Identification of C.albicans NRG1
To identify DNA‐binding proteins that confer Tup1 repression in C.albicans, we searched the partially completed C.albicans genome sequence for sequences similar to those of known TUP1‐dependent DNA‐binding repressors in S.cerevisiae. Sequence data for C.albicans were obtained from the Stanford DNA Sequencing and Technology Center website at http://www-sequence.stanford.edu/group/candida. Based on this information, we deleted from C.albicans close relatives of the S.cerevisiae genes MIG1 (contig no. 4‐2700), SKO1 (contig no. 4‐2301) and NRG1 (contig no. 4‐3083), and assessed their phenotypes with respect to filamentous growth. Candida albicans is diploid, and both copies of the indicated genes were deleted for this analysis. Deletion of the C.albicans NRG1 relative produced dramatically increased filamentous growth compared with the parent strain (Figure 2), whereas deletion of MIG1 or SKO1 relatives did not produce any immediately obvious phenotypes (data not shown). The C.albicans NRG1 gene is predicted to encode a 310 amino acid, 34 kDa sequence‐specific DNA‐binding protein of the zinc finger category (Figure 1). Saccharomyces cerevisiae has two closely related Nrg genes, Nrg1 and Nrg2. Nrg1 represses target genes in the presence of glucose, and the function of Nrg2 is not yet known (Park et al., 1999; see Discussion). The C.albicans Nrg1 DNA‐binding domain (60 amino acids) is slightly more similar to that of Nrg2 (68% identity) than that of Nrg1 (61% identity). However, the C.albicans protein had no significant sequence similarity to either of the S.cerevisiae proteins outside its DNA‐binding domain. The C.albicans gene had no other relatives in the C.albicans sequence database, so it seems likely that there is only one representative of the Nrg proteins in this organism. The near completion of the Candida sequencing project has so far confirmed this conclusion. Based on this information, we refer to the C.albicans gene as NRG1. The fact that the two S.cerevisiae proteins are more related to each other than either is to the C.albicans protein is consistent with the idea that duplication and divergence of these proteins probably occurred in S.cerevisiae after the last common Candida–Saccharomyces ancestor, estimated to have existed ∼300 million years ago (Pesole et al., 1995).

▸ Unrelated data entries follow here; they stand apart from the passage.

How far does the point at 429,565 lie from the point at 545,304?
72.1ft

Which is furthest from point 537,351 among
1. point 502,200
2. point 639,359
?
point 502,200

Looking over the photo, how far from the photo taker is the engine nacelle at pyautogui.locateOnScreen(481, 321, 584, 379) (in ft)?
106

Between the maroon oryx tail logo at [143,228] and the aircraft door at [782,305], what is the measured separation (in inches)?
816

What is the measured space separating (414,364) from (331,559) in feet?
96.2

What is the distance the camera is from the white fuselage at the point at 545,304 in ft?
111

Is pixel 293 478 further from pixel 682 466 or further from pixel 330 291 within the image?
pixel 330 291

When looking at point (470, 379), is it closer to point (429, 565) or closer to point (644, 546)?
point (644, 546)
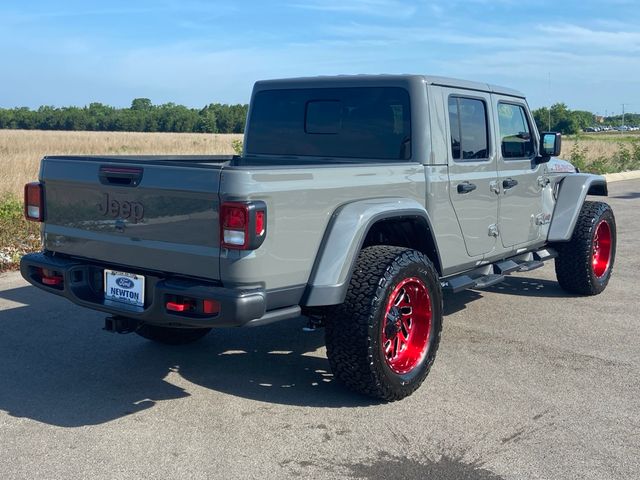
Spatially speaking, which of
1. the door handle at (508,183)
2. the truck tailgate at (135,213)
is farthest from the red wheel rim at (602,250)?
the truck tailgate at (135,213)

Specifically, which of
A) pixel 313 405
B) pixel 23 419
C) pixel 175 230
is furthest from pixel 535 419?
pixel 23 419

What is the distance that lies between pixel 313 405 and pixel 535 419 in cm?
126

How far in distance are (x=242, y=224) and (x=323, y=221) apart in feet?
1.93

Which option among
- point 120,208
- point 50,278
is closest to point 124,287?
point 120,208

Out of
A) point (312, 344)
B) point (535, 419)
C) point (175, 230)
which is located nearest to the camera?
point (175, 230)

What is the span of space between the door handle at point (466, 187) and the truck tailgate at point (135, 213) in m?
1.88

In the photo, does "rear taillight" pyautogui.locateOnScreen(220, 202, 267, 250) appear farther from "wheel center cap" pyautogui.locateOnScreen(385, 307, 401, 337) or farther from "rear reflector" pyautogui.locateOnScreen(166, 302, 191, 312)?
"wheel center cap" pyautogui.locateOnScreen(385, 307, 401, 337)

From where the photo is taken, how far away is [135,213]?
3.96 m

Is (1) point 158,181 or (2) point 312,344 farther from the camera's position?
(2) point 312,344

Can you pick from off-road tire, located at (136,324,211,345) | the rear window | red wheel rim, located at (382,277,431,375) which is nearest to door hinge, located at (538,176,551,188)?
the rear window

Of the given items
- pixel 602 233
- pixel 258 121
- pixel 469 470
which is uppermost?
pixel 258 121

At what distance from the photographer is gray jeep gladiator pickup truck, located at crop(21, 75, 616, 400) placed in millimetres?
3680

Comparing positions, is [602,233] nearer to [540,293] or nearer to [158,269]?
[540,293]

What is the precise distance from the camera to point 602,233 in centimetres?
741
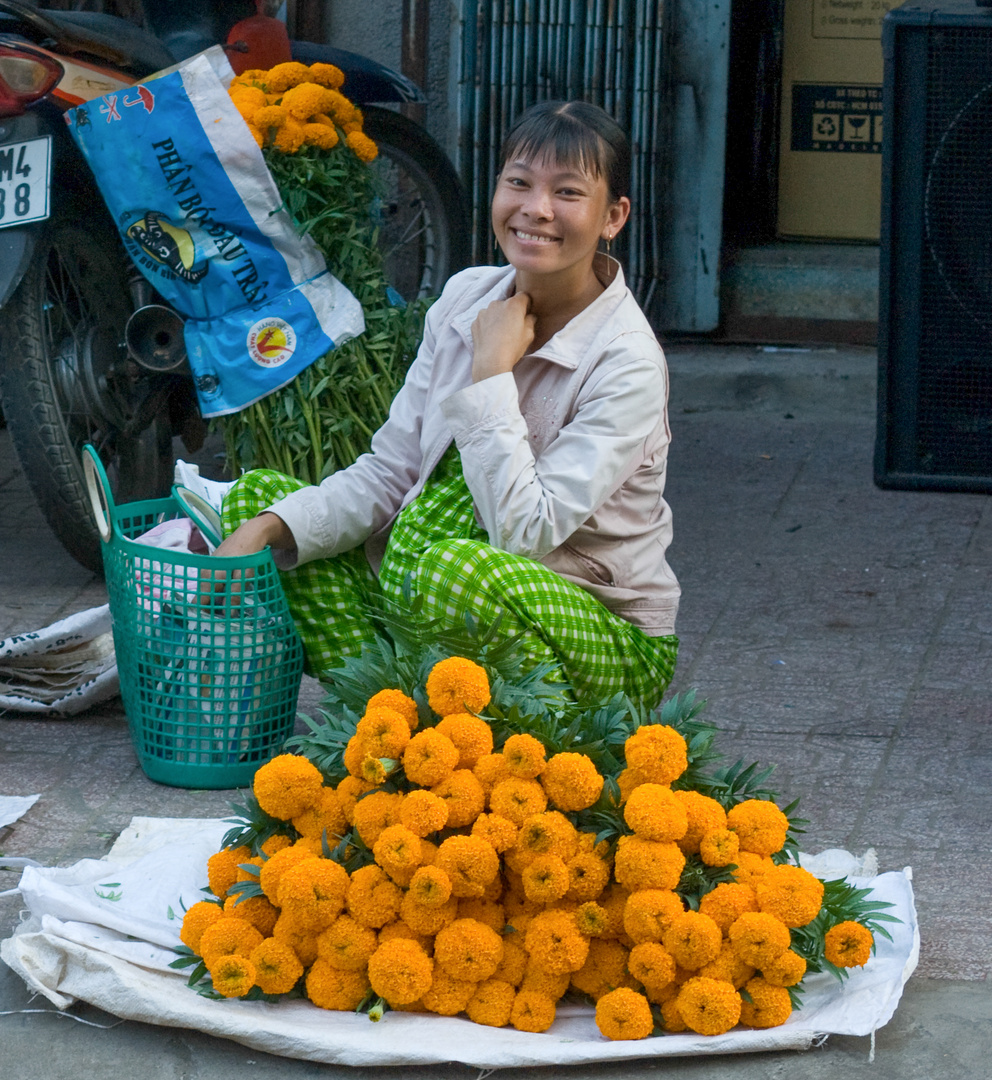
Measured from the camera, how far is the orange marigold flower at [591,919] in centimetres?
212

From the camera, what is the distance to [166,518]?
3279 mm

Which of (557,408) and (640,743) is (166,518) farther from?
(640,743)

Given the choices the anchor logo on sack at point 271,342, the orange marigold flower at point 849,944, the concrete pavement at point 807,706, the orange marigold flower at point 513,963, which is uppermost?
the anchor logo on sack at point 271,342

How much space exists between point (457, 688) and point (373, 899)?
299 mm

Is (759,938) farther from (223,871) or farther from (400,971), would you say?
(223,871)

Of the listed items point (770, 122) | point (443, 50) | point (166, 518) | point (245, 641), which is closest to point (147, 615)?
point (245, 641)

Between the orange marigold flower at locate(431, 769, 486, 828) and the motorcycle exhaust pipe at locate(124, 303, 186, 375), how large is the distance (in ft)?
6.47

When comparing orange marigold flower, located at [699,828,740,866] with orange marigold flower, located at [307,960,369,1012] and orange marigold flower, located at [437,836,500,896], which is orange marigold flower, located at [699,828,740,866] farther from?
orange marigold flower, located at [307,960,369,1012]

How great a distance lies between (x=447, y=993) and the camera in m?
2.15

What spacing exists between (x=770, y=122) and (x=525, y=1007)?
Result: 4.74 metres

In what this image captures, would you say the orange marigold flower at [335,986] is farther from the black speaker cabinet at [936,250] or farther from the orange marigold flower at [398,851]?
the black speaker cabinet at [936,250]

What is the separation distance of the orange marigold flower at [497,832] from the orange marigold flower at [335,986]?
0.83 feet

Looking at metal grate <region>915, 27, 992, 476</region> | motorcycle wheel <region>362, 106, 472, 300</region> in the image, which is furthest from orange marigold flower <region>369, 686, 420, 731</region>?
motorcycle wheel <region>362, 106, 472, 300</region>

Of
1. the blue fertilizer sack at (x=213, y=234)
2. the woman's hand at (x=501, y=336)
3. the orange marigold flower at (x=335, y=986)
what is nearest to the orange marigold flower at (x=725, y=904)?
the orange marigold flower at (x=335, y=986)
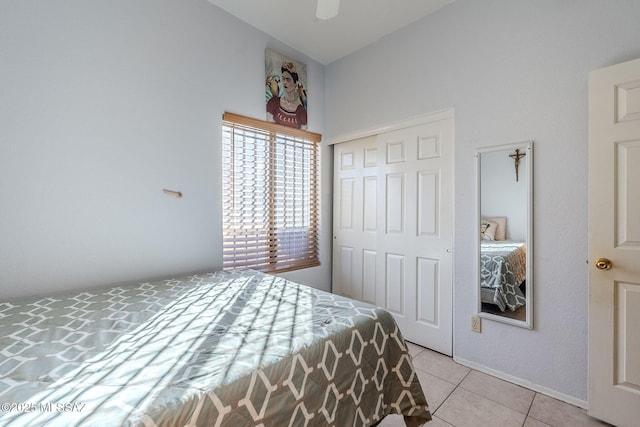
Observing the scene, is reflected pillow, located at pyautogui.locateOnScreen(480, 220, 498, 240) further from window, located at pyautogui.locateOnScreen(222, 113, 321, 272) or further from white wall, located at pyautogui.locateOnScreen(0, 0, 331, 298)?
white wall, located at pyautogui.locateOnScreen(0, 0, 331, 298)

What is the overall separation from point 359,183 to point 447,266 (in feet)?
3.97

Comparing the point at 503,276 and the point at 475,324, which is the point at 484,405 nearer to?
the point at 475,324

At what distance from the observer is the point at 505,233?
195 cm

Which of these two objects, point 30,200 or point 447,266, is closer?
point 30,200

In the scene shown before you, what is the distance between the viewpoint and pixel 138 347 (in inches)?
39.7

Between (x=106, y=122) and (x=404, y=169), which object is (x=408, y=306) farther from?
(x=106, y=122)

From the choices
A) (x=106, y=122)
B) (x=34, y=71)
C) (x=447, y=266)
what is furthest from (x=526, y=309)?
(x=34, y=71)

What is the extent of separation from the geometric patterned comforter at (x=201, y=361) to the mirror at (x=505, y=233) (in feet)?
3.43

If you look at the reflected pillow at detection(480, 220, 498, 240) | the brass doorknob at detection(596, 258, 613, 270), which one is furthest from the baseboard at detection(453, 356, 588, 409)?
the reflected pillow at detection(480, 220, 498, 240)

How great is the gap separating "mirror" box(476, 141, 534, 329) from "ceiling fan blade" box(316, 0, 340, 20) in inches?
56.5

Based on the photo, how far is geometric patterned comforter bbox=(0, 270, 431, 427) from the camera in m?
0.73

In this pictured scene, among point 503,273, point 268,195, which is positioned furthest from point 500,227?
point 268,195

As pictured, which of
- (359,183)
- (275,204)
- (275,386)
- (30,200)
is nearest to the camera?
(275,386)

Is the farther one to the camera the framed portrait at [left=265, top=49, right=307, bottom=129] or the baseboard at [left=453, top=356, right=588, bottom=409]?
the framed portrait at [left=265, top=49, right=307, bottom=129]
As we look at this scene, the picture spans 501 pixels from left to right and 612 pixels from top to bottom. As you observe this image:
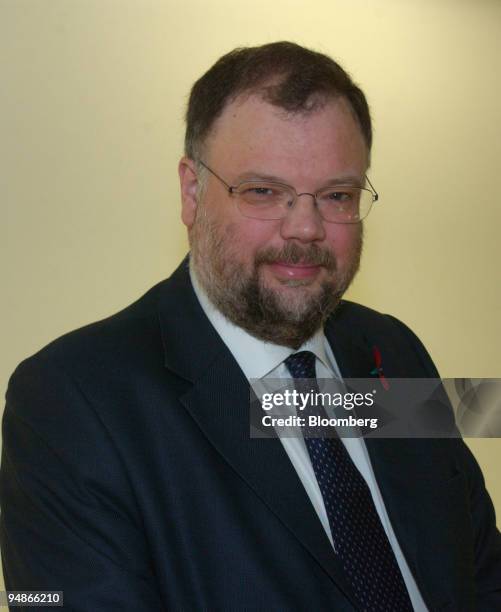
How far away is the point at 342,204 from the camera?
5.55 ft

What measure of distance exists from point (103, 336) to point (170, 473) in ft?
1.07

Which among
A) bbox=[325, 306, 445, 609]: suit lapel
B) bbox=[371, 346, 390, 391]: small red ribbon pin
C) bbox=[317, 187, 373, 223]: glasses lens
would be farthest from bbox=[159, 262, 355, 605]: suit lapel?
bbox=[371, 346, 390, 391]: small red ribbon pin

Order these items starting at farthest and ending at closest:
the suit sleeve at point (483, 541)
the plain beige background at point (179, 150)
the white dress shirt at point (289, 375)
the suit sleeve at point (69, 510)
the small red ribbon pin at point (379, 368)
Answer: the plain beige background at point (179, 150)
the small red ribbon pin at point (379, 368)
the suit sleeve at point (483, 541)
the white dress shirt at point (289, 375)
the suit sleeve at point (69, 510)

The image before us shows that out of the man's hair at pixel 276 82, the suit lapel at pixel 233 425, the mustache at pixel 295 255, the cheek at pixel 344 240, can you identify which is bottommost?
the suit lapel at pixel 233 425

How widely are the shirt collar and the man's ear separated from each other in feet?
0.53

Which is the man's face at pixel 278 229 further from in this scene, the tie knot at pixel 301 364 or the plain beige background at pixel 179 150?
the plain beige background at pixel 179 150

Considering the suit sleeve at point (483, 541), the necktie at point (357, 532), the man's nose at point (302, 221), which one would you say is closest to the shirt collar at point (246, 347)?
the necktie at point (357, 532)

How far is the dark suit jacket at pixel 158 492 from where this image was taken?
140cm

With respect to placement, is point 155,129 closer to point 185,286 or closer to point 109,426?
point 185,286

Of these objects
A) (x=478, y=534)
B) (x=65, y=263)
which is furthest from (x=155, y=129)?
(x=478, y=534)

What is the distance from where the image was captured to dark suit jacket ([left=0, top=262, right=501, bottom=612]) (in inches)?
55.1

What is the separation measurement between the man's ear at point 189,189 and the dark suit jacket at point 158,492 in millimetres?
248

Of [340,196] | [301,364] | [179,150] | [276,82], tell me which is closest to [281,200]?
[340,196]

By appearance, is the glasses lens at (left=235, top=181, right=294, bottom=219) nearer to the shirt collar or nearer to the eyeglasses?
the eyeglasses
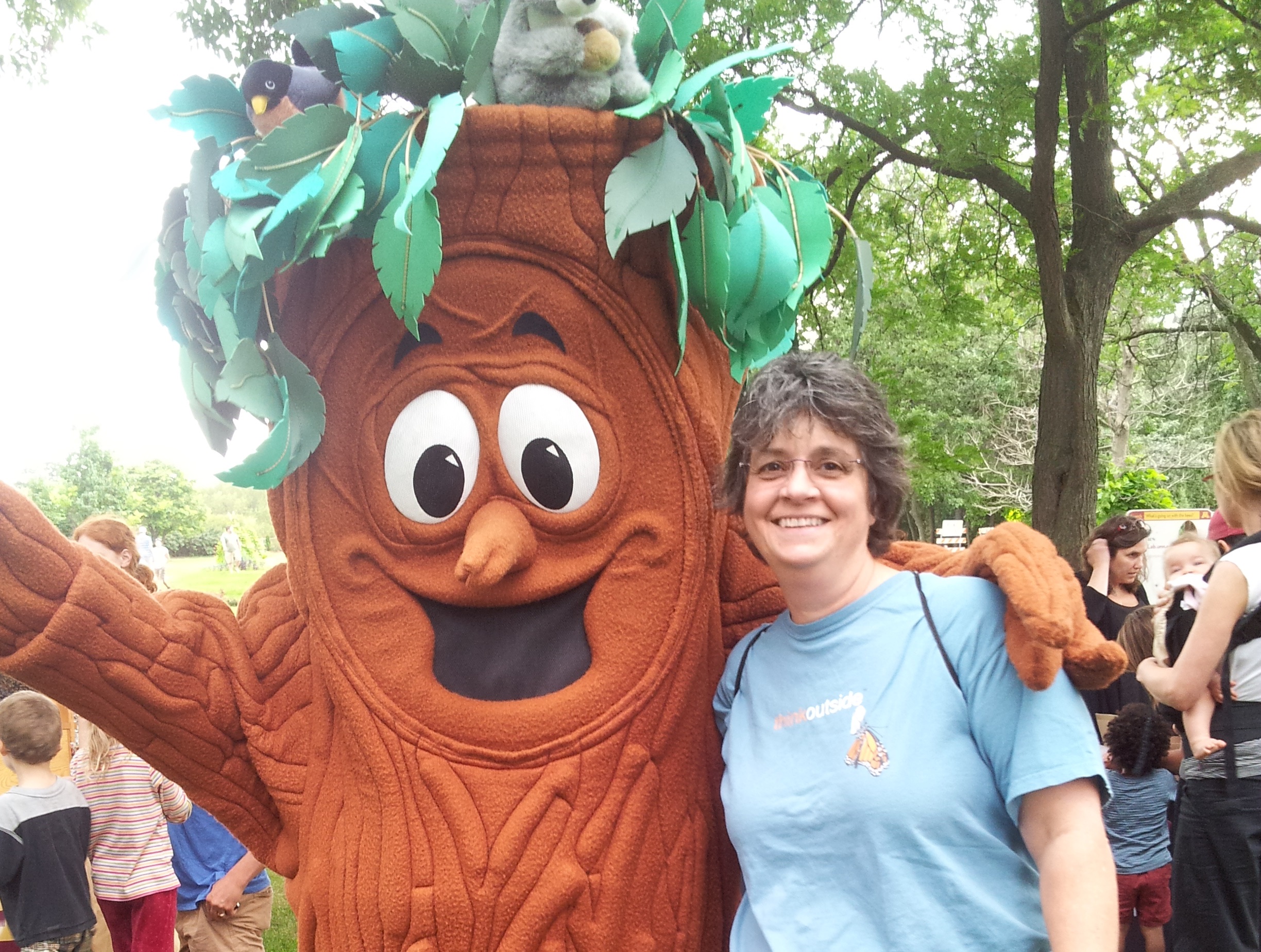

nrg1 mutants exhibit a high degree of filamentous growth
Deletion of both copies of NRG1 in C.albicans led to highly wrinkled, convoluted colonies of cells on YPD and on SD minimal media (Figure 2); this appearance is caused typically by a high proportion of filamentous cells (see below). These colonies also show unusual aerial projections. In contrast, the wild‐type colonies were smooth under these same conditions. Microscopic examination of colonies of the nrg1 disruptant grown on SD and YPD showed them to contain a large number of filamentous cells, with the remainder appearing as normal blastospores (Figure 2). In contrast, wild‐type cells grown on those same media for the same time periods were 100% blastospores. Growth on Spider medium, which partially induces filamentous growth in wild‐type cells (50% of the cells were filamentous in this experiment), caused a complete conversion of the nrg1 strain to filamentous growth (data not shown). We conclude from these observations that Δnrg1 cells are predisposed to filamentous growth. Although the Δnrg1 mutant colonies appeared similar to Δtup1 colonies on YPD medium, the proportion of filamentous cells in the Δtup1 strain was higher, approaching 100%.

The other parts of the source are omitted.